Dataset entries:
--------------------------------

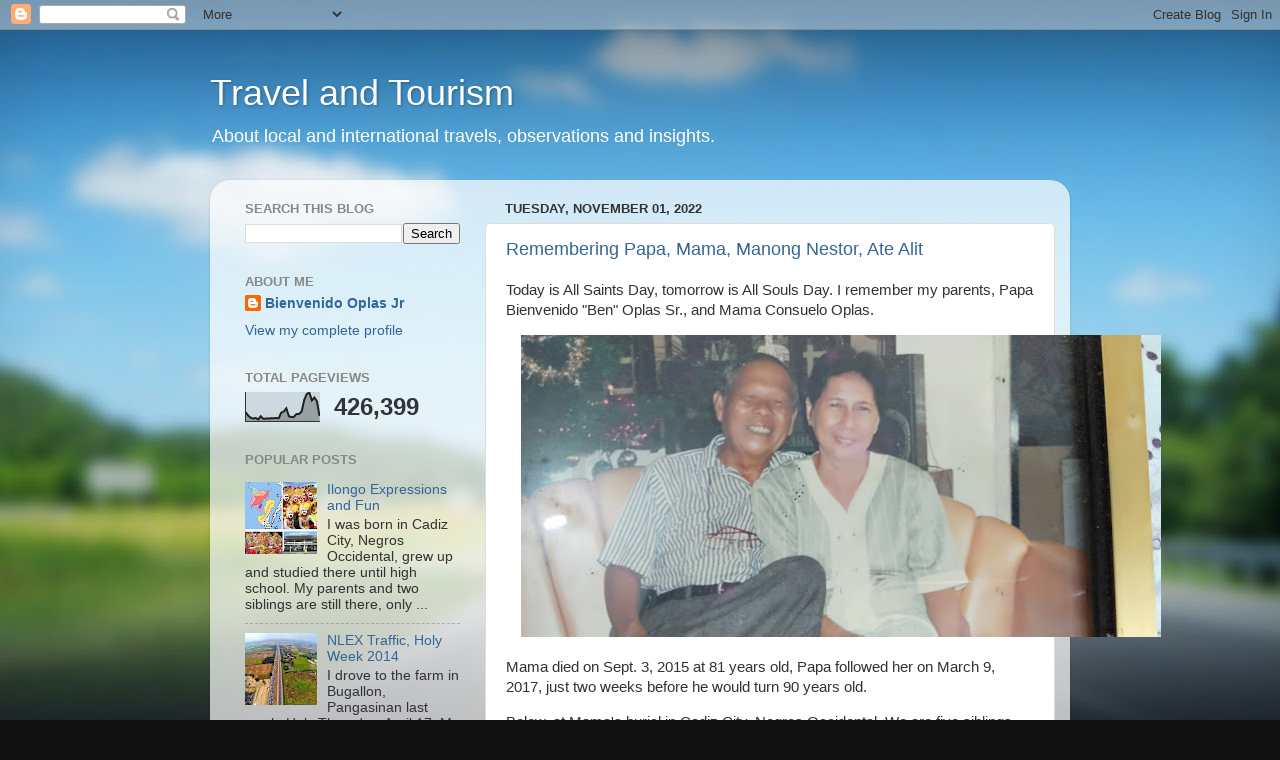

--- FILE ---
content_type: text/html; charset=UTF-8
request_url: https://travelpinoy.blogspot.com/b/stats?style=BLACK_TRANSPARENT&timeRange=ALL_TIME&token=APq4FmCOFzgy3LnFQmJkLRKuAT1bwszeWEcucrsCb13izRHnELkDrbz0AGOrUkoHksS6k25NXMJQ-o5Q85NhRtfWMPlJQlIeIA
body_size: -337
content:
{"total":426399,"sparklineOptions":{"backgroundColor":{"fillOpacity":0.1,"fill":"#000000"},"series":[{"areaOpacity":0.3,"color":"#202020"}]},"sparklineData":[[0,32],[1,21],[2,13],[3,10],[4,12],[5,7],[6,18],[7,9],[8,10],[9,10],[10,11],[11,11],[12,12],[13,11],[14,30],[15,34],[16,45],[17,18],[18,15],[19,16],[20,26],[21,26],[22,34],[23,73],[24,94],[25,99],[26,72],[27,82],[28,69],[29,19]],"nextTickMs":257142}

--------------------------------

### Problem description
Up to and including the final line of the data above, please copy every line exactly, starting from the one that contains "body_size: -337".

### Problem solution
body_size: -337
content:
{"total":426399,"sparklineOptions":{"backgroundColor":{"fillOpacity":0.1,"fill":"#000000"},"series":[{"areaOpacity":0.3,"color":"#202020"}]},"sparklineData":[[0,32],[1,21],[2,13],[3,10],[4,12],[5,7],[6,18],[7,9],[8,10],[9,10],[10,11],[11,11],[12,12],[13,11],[14,30],[15,34],[16,45],[17,18],[18,15],[19,16],[20,26],[21,26],[22,34],[23,73],[24,94],[25,99],[26,72],[27,82],[28,69],[29,19]],"nextTickMs":257142}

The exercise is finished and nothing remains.